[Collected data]
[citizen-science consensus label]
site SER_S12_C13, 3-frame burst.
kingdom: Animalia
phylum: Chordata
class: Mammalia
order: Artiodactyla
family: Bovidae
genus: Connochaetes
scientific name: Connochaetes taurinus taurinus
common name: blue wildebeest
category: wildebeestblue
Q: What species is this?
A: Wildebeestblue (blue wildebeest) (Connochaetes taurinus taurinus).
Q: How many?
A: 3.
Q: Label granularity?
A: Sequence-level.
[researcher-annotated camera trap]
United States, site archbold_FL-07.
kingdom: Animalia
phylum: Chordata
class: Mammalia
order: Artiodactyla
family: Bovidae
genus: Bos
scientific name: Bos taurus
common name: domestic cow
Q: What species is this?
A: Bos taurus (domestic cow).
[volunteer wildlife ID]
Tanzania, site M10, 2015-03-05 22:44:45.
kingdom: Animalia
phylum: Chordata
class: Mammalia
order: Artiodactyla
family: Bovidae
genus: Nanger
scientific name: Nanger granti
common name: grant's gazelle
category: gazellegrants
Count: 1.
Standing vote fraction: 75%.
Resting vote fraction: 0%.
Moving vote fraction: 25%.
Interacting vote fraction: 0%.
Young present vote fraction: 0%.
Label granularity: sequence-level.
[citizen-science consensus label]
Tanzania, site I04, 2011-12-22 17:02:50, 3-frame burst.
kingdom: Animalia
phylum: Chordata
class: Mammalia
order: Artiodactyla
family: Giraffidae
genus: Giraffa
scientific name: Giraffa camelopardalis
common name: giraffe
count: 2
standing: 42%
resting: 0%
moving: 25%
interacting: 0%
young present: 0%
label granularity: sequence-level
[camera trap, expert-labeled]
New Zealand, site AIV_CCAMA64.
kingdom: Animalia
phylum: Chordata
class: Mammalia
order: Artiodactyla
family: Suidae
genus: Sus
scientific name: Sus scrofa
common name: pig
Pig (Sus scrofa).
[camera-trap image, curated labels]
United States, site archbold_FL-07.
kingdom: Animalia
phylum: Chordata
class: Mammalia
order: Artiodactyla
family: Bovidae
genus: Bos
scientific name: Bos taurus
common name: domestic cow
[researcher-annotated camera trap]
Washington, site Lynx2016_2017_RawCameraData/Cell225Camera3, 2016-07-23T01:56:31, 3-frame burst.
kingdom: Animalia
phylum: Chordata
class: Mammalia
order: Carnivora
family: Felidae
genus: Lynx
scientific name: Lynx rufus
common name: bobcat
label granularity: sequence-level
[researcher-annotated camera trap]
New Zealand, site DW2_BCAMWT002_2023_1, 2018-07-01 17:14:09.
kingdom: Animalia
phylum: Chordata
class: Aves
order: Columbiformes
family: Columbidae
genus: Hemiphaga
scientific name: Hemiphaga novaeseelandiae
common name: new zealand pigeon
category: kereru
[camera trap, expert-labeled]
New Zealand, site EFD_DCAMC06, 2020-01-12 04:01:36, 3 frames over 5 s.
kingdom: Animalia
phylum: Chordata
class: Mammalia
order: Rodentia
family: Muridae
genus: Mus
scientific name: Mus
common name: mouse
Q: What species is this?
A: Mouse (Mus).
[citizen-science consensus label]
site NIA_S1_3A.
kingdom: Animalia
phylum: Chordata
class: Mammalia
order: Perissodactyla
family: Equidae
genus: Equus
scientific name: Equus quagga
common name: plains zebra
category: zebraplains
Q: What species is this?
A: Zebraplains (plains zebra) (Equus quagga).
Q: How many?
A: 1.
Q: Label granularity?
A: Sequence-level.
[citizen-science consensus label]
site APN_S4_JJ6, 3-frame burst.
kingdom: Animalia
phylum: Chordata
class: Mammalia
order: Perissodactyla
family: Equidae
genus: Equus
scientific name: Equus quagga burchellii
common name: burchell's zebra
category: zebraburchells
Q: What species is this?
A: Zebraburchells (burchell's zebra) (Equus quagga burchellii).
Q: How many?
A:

→ REQUIRED ACTION:
Transcribe each of the records verbatim.

→ ANSWER TO THE EXERCISE:
[citizen-science consensus label]
site SER_S12_C13, 3-frame burst.
kingdom: Animalia
phylum: Chordata
class: Mammalia
order: Artiodactyla
family: Bovidae
genus: Connochaetes
scientific name: Connochaetes taurinus taurinus
common name: blue wildebeest
category: wildebeestblue
Q: What species is this?
A: Wildebeestblue (blue wildebeest) (Connochaetes taurinus taurinus).
Q: How many?
A: 3.
Q: Label granularity?
A: Sequence-level.
[researcher-annotated camera trap]
United States, site archbold_FL-07.
kingdom: Animalia
phylum: Chordata
class: Mammalia
order: Artiodactyla
family: Bovidae
genus: Bos
scientific name: Bos taurus
common name: domestic cow
Q: What species is this?
A: Bos taurus (domestic cow).
[volunteer wildlife ID]
Tanzania, site M10, 2015-03-05 22:44:45.
kingdom: Animalia
phylum: Chordata
class: Mammalia
order: Artiodactyla
family: Bovidae
genus: Nanger
scientific name: Nanger granti
common name: grant's gazelle
category: gazellegrants
Count: 1.
Standing vote fraction: 75%.
Resting vote fraction: 0%.
Moving vote fraction: 25%.
Interacting vote fraction: 0%.
Young present vote fraction: 0%.
Label granularity: sequence-level.
[citizen-science consensus label]
Tanzania, site I04, 2011-12-22 17:02:50, 3-frame burst.
kingdom: Animalia
phylum: Chordata
class: Mammalia
order: Artiodactyla
family: Giraffidae
genus: Giraffa
scientific name: Giraffa camelopardalis
common name: giraffe
count: 2
standing: 42%
resting: 0%
moving: 25%
interacting: 0%
young present: 0%
label granularity: sequence-level
[camera trap, expert-labeled]
New Zealand, site AIV_CCAMA64.
kingdom: Animalia
phylum: Chordata
class: Mammalia
order: Artiodactyla
family: Suidae
genus: Sus
scientific name: Sus scrofa
common name: pig
Pig (Sus scrofa).
[camera-trap image, curated labels]
United States, site archbold_FL-07.
kingdom: Animalia
phylum: Chordata
class: Mammalia
order: Artiodactyla
family: Bovidae
genus: Bos
scientific name: Bos taurus
common name: domestic cow
[researcher-annotated camera trap]
Washington, site Lynx2016_2017_RawCameraData/Cell225Camera3, 2016-07-23T01:56:31, 3-frame burst.
kingdom: Animalia
phylum: Chordata
class: Mammalia
order: Carnivora
family: Felidae
genus: Lynx
scientific name: Lynx rufus
common name: bobcat
label granularity: sequence-level
[researcher-annotated camera trap]
New Zealand, site DW2_BCAMWT002_2023_1, 2018-07-01 17:14:09.
kingdom: Animalia
phylum: Chordata
class: Aves
order: Columbiformes
family: Columbidae
genus: Hemiphaga
scientific name: Hemiphaga novaeseelandiae
common name: new zealand pigeon
category: kereru
[camera trap, expert-labeled]
New Zealand, site EFD_DCAMC06, 2020-01-12 04:01:36, 3 frames over 5 s.
kingdom: Animalia
phylum: Chordata
class: Mammalia
order: Rodentia
family: Muridae
genus: Mus
scientific name: Mus
common name: mouse
Q: What species is this?
A: Mouse (Mus).
[citizen-science consensus label]
site NIA_S1_3A.
kingdom: Animalia
phylum: Chordata
class: Mammalia
order: Perissodactyla
family: Equidae
genus: Equus
scientific name: Equus quagga
common name: plains zebra
category: zebraplains
Q: What species is this?
A: Zebraplains (plains zebra) (Equus quagga).
Q: How many?
A: 1.
Q: Label granularity?
A: Sequence-level.
[citizen-science consensus label]
site APN_S4_JJ6, 3-frame burst.
kingdom: Animalia
phylum: Chordata
class: Mammalia
order: Perissodactyla
family: Equidae
genus: Equus
scientific name: Equus quagga burchellii
common name: burchell's zebra
category: zebraburchells
Q: What species is this?
A: Zebraburchells (burchell's zebra) (Equus quagga burchellii).
Q: How many?
A:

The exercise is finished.